Negaunee kindergarten teacher finds creative ways to teach kids

Ally Solander and her children, August and Margo, learn “Skittle science” at home during the statewide school closure. Solander is a teacher at Lakeview Elementary School in Negaunee. (Photo courtesy of Ally Solander)

NEGAUNEE — It might be easy for kids to think that staying at home during the COVID-19 crisis would be an excuse to just have fun and not learn.

They actually can accomplish both.

Ally Solander, a kindergarten teacher at Lakeview Elementary School, is teaching her two children, August, 5, and Margo, 2, at home because of the order from Gov. Gretchen Whitmer to close schools throughout the state until the crisis lets up, whenever that will be.

Some structure was needed, Solander said, because her kids are so young.

“We wanted to keep them on a schedule, and it helps us not to just sit around all day,” Solander said.

The day, she said, is broken into playtime with no television.

“We try to get outside every day,” Solander said.

However, that’s not possible all the time. Friday’s blustery, snow day was one example.

Solander, of course, focuses on actual learning.

“There’s two chunks of it,” she said. “Because my kids are so little, there’s a 45-minute chunk and then we have about an hour-chunk.”

Solander brought her iPad home from school, which comes in handy for educational games.

Several activities were “fireworks in a jar” and “Skittle science” that dealt with mixing colors — activities that likely were fun whether they be in a classroom or at home.

As shown on her own Facebook page, jar fireworks can be accomplished by mixing oil and food coloring in glass, and pouring that mixture into a jar of water.

“Thanks for the entertainment! You guys rock!” one Facebook user posted.

Traditional subjects, of course, are part of the Solander at-home curriculum.

“We’re doing math and letters and reading every day,” Solander said.

There are some diversions too.

Solander said she works in “chore time” when those tasks are worked into the day, but there’s also “screen time” since her son is big into Super Mario Brothers racing on the Nintendo Wii.

It helps that Solander’s a professional teacher, although she still has to communicate with her regular students.

So, on Facebook she uploads links about topics relevant to the situation, such as links to businesses who are giving free time on their apps throughout the crisis.

Solander also shares videos from home — and gives encouragement.

Her Wednesday post read: “While you are homeschooling/remotely/digitally educating your kids, if you need assistance with understanding something that has been assigned for your child, or if you need more resources, or how to navigate these learning platforms, just give me a shout.

“I am a kindergarten teacher. I’ll be happy to answer questions and if I don’t know it, I know people who do.

“We WILL get through this! #bettertogether.”

Parents can share their ideas too.

“We’re all looking for things to keep our kids engaged and busy,” Solander said.
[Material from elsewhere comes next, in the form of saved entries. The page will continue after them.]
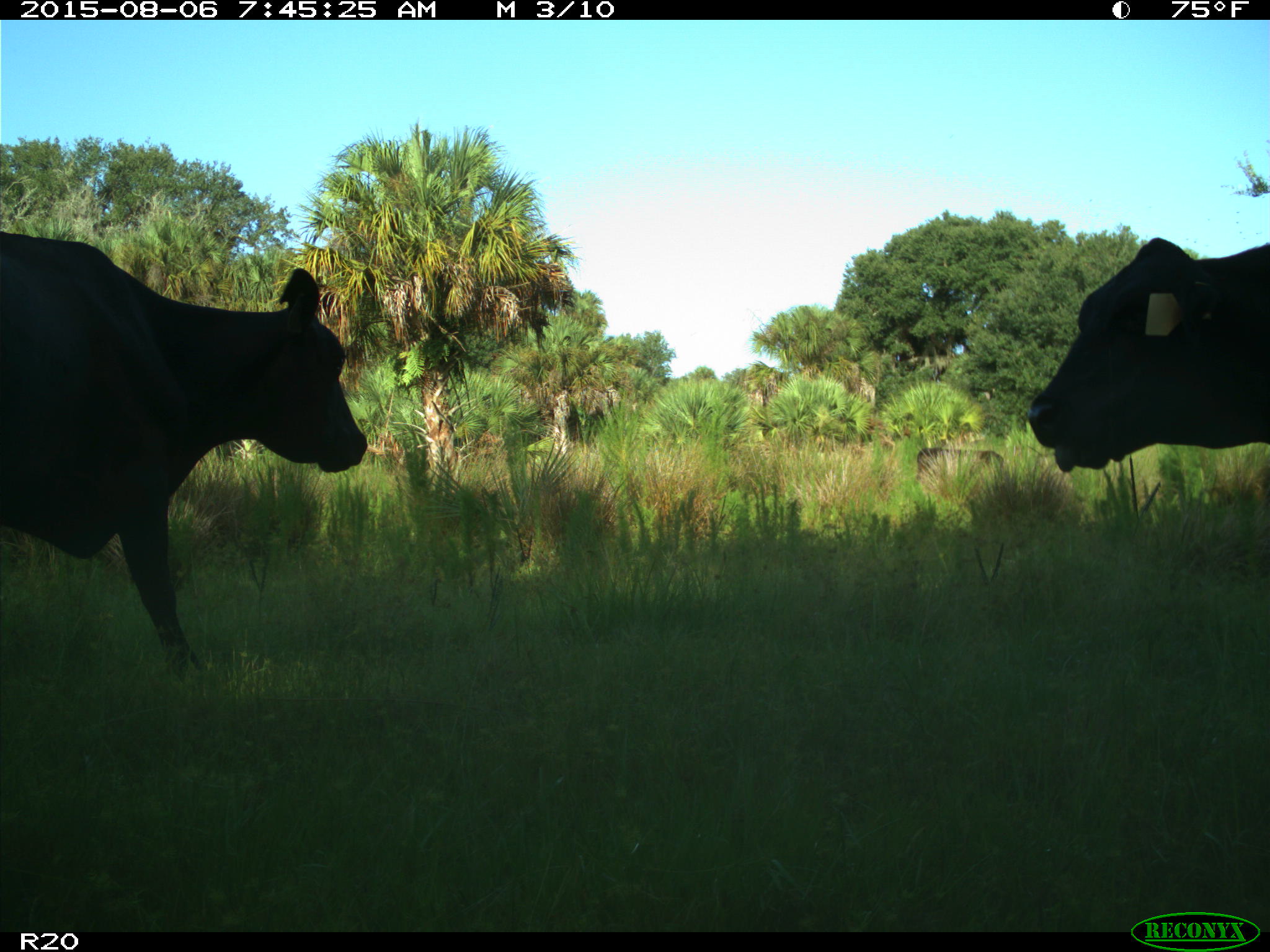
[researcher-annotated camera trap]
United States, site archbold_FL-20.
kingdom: Animalia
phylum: Chordata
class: Mammalia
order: Artiodactyla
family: Bovidae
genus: Bos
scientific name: Bos taurus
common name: domestic cow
Bos taurus (domestic cow).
The crisis interfered with the school’s dress-up days for March Is Reading Month, so she invited parents to keep up with that activity at home and load their photos on Facebook.
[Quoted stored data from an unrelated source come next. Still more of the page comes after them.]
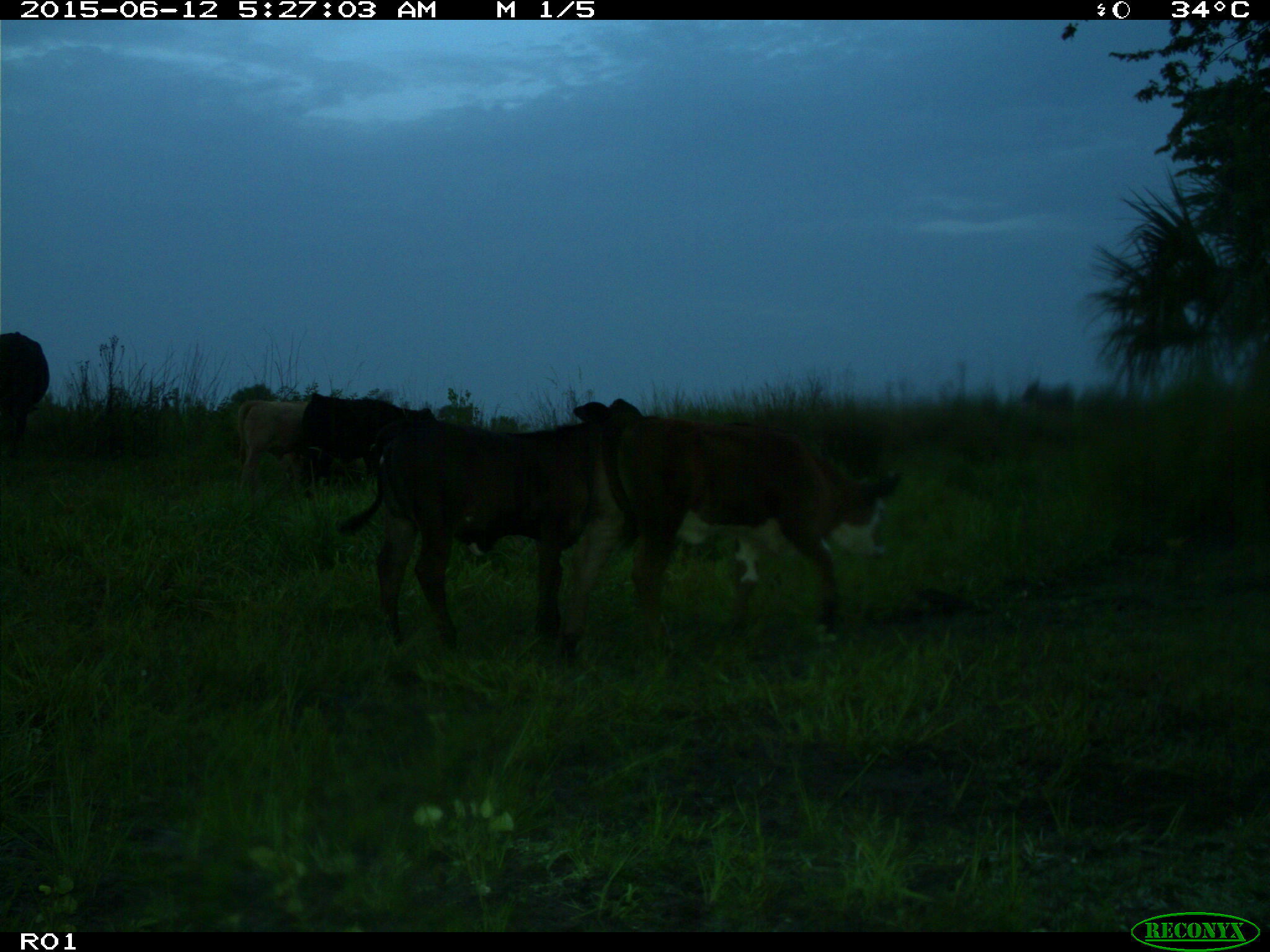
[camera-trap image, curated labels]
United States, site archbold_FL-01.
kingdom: Animalia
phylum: Chordata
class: Mammalia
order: Artiodactyla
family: Bovidae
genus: Bos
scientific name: Bos taurus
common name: domestic cow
“That’s been a lot of fun to see the kids, and they’ve enjoyed seeing me and my kids and my husband,” Solander said.

Her husband, Bryan, teaches seventh-grade geography at Negaunee Middle School.

“I think routine and structure are needed — for both our kids and us as adults,” he said in an email.

There are challenges to remote learning, but there are advantages as well, such as one-on-one education.

For one thing, the at-home schooling has allowed her daughter, who is in day care, to be exposed to school.

“As a teacher, I get home from a long day at work, and I don’t really want to do a lot of schoolwork with my son, and he’s been at school all day,” Solander said. “We read books and stuff, but having this time with him and seeing how great he’s doing — I think he’s totally ready for kindergarten.”